Take, for example, what may be the most dramatic work in a show that’s all about drama: Marx’s virtuosic rendering of storm clouds, called “Clitoris of the Goddess Kali.”
Best known for her paintings of storms, which have been featured on the Weather Channel, Marx is interested in both physical energy and something more ineffable. Kali, a Hindu deity often depicted as violent and angry, represents both destructive and creative potential. Marx seems to suggest that terrible storms, like the goddess Kali, are double-edged swords that both cut down and clear the way for change. Marx also contributes “The Dark Fantastic,” a painting of a black twister, and “Impending,” an image of ocean surf before a storm. Rendered in simple bands of horizontal color, that last piece is almost pure abstraction, but it evokes a real sense of awe.
Less overtly poetic is the work of Grand, a painter who dominates the show with 12 pieces, ranging in size from six inches square to 40 by 68 inches. Her theme, for the most part, is water, with one exception: Ecuador’s Tungurahua volcano, which has popped off several times this year, as recently as this month.
As a portrait of nature’s power, “Tungurahua” is not the show’s strongest candidate. Bryan’s four volcano-themed images convey more raw emotion, particularly her “Lava and Storm Cloud 2,” which features expressionistic spatters of bright orange lava flung, Jackson Pollock-style, against a violet-gray backdrop of roiling clouds.
Grand, on the other hand, knows water. Her large-canvas “Storm” — featuring angry waves crashing on black rocks — is one of the show’s most feeling-ful scenes.
Kretz is in a category by herself.
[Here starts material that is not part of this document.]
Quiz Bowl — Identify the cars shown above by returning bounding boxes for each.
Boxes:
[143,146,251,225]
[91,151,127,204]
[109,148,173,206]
Working in silverpoint, an archaic drawing technique that leaves fine, ghostly metallic lines on a gessoed surface, the artist has created miniature pictures of tornadoes on the concave surface of two ordinary tablespoons. The images are barely an inch wide (you have to get right on top of them to see them), but their message packs a punch. That’s because of Kretz’s delivery, which harnesses the metaphorical power of an ordinary household object to domesticate nature’s fury.
The artist’s point is less representational than conceptual. She’s interested in disturbances that aren’t atmospheric so much as familial: divorce, death, dysfunction and other transformative dynamics.
For Kretz, a tempest in a teapot can be just as devastating as one on the open prairie.